Last week my colleague Mike Rogers blogged about
actors playing writers, citing some of his favorite performances. (My own pick, by the way, is Mary Steenbergen as Florida author
Marjorie Kinnan Rawlings in
Cross Creek, the
1983 film adaptation of the Pulitzer Prize winner's memoir.) His post got me to musing: about writers who act. Playing themselves doesn't count. They have to perform as characters other than themselves to be considered a true actor. The only name that sprang immediately to mind was
William Shakespeare.
But then last Tuesday I went to an advance screening of
Then She Found Me, Helen Hunt's adaptation (and her directorial debut) of
Elinor Lipman's 1990 novel, starring Hunt, Colin Firth, and Matthew Broderick. Probably the biggest sight gag in the movie is novelist Salman Rushdie as Dr. Masini, Hunt's gynecologist who performs several sonograms on Hunt's character.
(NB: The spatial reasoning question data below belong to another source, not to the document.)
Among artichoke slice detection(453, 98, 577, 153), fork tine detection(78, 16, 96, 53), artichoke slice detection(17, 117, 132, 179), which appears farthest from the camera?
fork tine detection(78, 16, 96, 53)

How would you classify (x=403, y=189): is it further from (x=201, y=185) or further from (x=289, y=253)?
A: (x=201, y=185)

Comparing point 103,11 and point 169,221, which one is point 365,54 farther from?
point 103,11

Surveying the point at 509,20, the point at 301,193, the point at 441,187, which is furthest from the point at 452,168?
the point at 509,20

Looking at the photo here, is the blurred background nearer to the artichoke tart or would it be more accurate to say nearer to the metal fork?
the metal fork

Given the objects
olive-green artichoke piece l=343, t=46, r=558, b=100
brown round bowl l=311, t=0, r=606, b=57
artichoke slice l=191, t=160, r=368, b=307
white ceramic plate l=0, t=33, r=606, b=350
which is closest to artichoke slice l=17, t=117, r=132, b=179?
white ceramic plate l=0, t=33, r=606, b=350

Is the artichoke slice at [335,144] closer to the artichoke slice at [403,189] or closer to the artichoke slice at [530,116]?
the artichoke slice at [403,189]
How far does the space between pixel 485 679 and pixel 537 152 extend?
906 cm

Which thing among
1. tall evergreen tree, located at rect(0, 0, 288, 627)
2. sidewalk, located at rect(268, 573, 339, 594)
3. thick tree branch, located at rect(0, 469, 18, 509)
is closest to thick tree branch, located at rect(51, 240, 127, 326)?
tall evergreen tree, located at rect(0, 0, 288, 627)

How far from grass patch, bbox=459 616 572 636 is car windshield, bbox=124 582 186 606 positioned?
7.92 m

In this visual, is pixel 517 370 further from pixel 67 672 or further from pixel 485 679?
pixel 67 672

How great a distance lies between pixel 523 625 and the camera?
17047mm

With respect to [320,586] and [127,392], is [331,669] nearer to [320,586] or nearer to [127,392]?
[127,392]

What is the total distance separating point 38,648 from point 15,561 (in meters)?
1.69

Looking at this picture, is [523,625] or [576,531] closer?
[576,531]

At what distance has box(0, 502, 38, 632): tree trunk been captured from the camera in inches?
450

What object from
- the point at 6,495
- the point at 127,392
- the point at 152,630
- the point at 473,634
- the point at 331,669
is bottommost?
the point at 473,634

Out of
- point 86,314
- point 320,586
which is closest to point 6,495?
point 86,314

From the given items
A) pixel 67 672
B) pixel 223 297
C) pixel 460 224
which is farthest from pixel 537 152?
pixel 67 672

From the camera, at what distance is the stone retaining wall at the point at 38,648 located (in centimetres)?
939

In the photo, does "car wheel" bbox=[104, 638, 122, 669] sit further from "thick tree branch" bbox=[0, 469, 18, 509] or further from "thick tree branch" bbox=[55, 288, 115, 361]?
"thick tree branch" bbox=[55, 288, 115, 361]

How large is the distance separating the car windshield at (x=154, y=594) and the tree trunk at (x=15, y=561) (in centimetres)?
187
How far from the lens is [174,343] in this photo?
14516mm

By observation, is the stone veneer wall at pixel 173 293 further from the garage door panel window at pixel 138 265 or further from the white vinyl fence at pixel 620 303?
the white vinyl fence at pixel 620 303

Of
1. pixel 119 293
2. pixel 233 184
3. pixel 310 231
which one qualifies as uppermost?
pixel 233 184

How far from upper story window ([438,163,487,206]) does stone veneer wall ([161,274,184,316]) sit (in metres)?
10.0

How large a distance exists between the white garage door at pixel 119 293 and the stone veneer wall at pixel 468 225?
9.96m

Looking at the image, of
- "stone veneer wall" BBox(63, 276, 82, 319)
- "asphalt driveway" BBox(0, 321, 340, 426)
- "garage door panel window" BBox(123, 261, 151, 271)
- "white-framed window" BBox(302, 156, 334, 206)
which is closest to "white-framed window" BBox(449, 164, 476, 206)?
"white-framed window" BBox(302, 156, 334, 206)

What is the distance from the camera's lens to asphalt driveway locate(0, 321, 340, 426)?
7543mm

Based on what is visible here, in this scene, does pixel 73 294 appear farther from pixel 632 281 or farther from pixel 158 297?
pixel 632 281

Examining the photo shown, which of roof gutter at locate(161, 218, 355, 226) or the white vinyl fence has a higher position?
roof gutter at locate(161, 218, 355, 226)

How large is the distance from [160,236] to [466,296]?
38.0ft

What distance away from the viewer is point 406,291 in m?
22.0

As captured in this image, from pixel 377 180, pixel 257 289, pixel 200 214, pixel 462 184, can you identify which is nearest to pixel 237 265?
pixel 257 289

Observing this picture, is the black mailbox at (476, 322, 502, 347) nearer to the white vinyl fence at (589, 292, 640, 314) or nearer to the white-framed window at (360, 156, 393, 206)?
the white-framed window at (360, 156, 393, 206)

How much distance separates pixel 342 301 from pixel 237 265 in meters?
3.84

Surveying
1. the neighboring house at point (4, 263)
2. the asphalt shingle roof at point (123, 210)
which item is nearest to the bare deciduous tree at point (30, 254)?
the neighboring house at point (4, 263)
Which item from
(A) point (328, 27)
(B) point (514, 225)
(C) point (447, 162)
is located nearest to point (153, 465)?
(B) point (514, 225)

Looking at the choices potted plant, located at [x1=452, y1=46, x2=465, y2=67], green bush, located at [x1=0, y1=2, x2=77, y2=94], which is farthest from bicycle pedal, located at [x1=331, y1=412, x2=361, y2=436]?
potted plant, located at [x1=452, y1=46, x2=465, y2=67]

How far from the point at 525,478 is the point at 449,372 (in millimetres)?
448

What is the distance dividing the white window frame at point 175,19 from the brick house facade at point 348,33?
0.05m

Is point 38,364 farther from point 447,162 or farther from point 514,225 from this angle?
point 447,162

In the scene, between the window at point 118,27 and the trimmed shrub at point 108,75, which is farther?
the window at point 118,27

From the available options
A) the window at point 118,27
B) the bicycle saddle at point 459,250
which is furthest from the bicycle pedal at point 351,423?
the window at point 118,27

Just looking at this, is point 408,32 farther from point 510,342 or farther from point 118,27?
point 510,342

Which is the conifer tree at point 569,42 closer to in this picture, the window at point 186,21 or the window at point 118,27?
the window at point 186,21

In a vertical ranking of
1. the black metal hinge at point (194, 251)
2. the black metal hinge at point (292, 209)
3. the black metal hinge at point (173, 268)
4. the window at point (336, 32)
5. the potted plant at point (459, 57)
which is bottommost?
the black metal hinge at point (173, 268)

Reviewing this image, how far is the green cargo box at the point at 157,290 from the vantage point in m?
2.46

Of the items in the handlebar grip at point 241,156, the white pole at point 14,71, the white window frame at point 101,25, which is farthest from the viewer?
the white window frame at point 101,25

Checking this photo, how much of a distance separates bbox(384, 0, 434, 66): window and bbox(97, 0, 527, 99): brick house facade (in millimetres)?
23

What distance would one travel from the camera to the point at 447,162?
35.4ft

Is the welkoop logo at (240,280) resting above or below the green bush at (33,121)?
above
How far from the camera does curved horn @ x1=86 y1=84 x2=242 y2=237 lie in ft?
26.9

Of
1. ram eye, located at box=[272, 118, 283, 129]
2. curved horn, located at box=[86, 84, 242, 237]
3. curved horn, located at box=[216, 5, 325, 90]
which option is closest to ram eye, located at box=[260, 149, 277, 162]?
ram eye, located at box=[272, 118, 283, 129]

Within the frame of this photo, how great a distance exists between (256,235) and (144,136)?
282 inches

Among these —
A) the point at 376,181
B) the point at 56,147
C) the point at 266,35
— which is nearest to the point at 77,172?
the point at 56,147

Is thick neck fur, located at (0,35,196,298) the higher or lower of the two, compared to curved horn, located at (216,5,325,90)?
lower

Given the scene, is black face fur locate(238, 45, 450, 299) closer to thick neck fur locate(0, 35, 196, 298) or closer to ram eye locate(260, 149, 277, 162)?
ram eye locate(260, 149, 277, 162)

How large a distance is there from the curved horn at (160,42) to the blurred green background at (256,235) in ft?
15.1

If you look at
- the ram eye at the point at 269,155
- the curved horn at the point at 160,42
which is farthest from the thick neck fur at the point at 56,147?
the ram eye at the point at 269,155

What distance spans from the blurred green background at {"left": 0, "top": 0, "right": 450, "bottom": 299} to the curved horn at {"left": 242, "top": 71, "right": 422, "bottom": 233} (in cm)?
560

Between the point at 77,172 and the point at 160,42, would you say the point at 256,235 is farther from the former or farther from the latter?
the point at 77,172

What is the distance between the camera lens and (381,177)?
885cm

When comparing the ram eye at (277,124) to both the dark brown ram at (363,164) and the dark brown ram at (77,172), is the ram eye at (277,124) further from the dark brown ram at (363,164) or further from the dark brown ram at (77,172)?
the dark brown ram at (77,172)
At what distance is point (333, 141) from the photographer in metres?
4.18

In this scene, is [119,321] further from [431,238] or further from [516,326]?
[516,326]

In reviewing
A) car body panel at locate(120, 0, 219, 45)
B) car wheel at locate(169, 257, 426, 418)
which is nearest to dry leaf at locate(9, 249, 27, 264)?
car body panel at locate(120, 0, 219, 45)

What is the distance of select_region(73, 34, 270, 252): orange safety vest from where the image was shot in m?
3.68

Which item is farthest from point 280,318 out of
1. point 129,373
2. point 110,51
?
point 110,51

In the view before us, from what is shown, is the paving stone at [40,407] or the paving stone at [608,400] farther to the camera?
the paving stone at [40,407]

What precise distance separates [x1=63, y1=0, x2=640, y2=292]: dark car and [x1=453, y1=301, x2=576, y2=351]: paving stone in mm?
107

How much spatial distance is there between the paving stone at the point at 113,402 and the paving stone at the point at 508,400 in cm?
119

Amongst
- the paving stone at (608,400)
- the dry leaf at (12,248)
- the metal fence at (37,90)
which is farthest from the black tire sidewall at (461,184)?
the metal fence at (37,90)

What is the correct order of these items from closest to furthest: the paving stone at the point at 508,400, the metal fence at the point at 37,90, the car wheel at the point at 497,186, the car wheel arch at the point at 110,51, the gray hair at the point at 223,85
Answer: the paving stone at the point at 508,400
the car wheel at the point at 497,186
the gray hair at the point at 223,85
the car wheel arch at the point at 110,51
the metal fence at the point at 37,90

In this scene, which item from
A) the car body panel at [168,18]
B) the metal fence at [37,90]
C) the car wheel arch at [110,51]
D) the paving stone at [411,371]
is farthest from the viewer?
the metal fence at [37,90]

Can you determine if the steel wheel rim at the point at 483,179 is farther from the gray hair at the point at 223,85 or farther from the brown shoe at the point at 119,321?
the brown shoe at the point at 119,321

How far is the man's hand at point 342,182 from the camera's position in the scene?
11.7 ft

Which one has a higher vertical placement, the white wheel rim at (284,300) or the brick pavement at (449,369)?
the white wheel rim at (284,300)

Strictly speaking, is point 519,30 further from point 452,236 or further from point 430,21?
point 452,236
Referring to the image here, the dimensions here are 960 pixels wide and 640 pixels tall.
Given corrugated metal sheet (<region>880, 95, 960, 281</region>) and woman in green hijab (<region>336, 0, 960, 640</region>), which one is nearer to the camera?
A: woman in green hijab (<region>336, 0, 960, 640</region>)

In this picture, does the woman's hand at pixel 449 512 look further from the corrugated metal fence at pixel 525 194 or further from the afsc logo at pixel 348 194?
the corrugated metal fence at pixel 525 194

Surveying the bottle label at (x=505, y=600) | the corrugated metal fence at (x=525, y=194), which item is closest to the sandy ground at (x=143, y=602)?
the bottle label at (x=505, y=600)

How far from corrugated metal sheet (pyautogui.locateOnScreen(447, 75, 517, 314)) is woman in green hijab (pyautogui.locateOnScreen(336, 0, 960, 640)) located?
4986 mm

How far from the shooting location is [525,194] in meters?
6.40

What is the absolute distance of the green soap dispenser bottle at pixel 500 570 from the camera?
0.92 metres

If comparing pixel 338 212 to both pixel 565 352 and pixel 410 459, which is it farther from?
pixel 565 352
In the question-and-answer period following the screening, author Lipman explained that Rushdie had actually auditioned for the part (
director Hunt thought it was strange enough to be a good idea) , and that when he told his editor he had been cast over his competition, she teasingly asked: "Who? Philip Roth? John Updike?" The film opens April 25 so you can judge for yourself whether Rushdie should pursue a new career or stick to his writing gig. Interestingly, Rushdie appeared in another film with Colin Firth,
Bridget Jones's Diary, in which the
novelist played himself at a book party.